• **ARTICLE**:
You are viewing a plain text version of this content. The canonical link for it is here.

Posted to commits@hudi.apache.org by GitBox <gi...@apache.org> on 2022/06/14 02:34:18 UTC

[GitHub] [hudi] yangzhiyue opened a new issue, #5857: [SUPPORT]Problem using Multiple writers(flink spark) to write to hudi

yangzhiyue opened a new issue, #5857:
URL: https://github.com/apache/hudi/issues/5857

   **_Tips before filing an issue_**
   
   - Have you gone through our [FAQs](https://hudi.apache.org/learn/faq/)?   yes
   
   - Join the mailing list to engage in conversations and get faster support at dev-subscribe@hudi.apache.org. yes
   
   - If you have triaged this as a bug, then file an [issue](https://issues.apache.org/jira/projects/HUDI/issues) directly.

• **WORK TO DO**:
**a)** Return the Hudi issue notice above word for word, from start to finish.
**b)** Give back each line of the rows below that contains the string "instances".

• **SOURCE RECORDS**:
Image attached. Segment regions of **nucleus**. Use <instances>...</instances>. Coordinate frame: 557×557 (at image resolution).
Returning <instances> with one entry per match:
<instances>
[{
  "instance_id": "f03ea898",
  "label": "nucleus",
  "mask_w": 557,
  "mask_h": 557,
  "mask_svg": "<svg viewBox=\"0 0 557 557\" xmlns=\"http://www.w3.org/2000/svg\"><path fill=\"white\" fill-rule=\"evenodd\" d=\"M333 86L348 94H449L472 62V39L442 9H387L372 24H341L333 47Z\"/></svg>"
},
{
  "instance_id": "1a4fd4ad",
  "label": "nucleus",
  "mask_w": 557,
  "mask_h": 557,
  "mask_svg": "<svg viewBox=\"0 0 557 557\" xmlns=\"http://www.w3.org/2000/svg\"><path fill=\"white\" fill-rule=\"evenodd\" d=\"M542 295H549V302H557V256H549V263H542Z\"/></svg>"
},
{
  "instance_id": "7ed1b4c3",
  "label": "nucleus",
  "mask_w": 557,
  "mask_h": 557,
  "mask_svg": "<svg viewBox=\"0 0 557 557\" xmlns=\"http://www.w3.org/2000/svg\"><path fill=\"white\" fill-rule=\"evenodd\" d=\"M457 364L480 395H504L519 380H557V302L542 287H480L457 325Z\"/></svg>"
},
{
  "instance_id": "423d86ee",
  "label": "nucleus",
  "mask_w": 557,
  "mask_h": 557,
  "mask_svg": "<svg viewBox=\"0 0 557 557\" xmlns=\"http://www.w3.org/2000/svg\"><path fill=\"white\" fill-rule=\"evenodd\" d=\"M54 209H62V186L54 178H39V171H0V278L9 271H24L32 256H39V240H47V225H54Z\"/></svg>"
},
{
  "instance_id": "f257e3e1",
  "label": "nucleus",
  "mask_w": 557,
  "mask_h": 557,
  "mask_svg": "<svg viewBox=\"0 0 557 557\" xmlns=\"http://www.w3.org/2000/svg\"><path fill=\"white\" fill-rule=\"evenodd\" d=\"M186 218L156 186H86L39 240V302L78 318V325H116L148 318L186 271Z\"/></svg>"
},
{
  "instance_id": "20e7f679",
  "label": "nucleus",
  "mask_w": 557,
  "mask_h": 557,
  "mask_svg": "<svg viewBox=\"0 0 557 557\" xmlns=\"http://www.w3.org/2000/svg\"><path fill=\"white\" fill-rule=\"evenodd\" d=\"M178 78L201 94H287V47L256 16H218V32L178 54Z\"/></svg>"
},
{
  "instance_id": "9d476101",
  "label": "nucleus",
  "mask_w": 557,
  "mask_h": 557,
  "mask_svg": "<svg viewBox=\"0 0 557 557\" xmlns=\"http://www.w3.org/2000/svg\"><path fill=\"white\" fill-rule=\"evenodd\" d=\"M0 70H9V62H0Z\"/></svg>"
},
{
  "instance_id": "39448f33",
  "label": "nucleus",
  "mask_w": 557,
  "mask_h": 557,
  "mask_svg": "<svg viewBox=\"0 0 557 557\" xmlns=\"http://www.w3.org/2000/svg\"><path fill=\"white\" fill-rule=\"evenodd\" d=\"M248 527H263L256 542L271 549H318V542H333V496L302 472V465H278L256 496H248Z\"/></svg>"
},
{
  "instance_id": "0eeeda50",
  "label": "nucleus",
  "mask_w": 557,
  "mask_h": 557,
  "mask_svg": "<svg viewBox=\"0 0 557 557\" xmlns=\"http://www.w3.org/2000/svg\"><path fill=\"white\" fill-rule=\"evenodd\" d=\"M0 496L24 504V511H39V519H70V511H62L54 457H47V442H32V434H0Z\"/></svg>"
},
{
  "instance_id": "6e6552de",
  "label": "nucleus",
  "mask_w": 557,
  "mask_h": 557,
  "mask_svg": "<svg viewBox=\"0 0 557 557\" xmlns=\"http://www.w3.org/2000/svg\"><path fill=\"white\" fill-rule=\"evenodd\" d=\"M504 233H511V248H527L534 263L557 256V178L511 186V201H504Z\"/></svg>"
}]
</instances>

• **ANSWERS TO THE TASKS**:
**a)**
You are viewing a plain text version of this content. The canonical link for it is here.

Posted to commits@hudi.apache.org by GitBox <gi...@apache.org> on 2022/06/14 02:34:18 UTC

[GitHub] [hudi] yangzhiyue opened a new issue, #5857: [SUPPORT]Problem using Multiple writers(flink spark) to write to hudi

yangzhiyue opened a new issue, #5857:
URL: https://github.com/apache/hudi/issues/5857

   **_Tips before filing an issue_**
   
   - Have you gone through our [FAQs](https://hudi.apache.org/learn/faq/)?   yes
   
   - Join the mailing list to engage in conversations and get faster support at dev-subscribe@hudi.apache.org. yes
   
   - If you have triaged this as a bug, then file an [issue](https://issues.apache.org/jira/projects/HUDI/issues) directly.

**b)**
Image attached. Segment regions of **nucleus**. Use <instances>...</instances>. Coordinate frame: 557×557 (at image resolution).
Returning <instances> with one entry per match:
<instances>
</instances>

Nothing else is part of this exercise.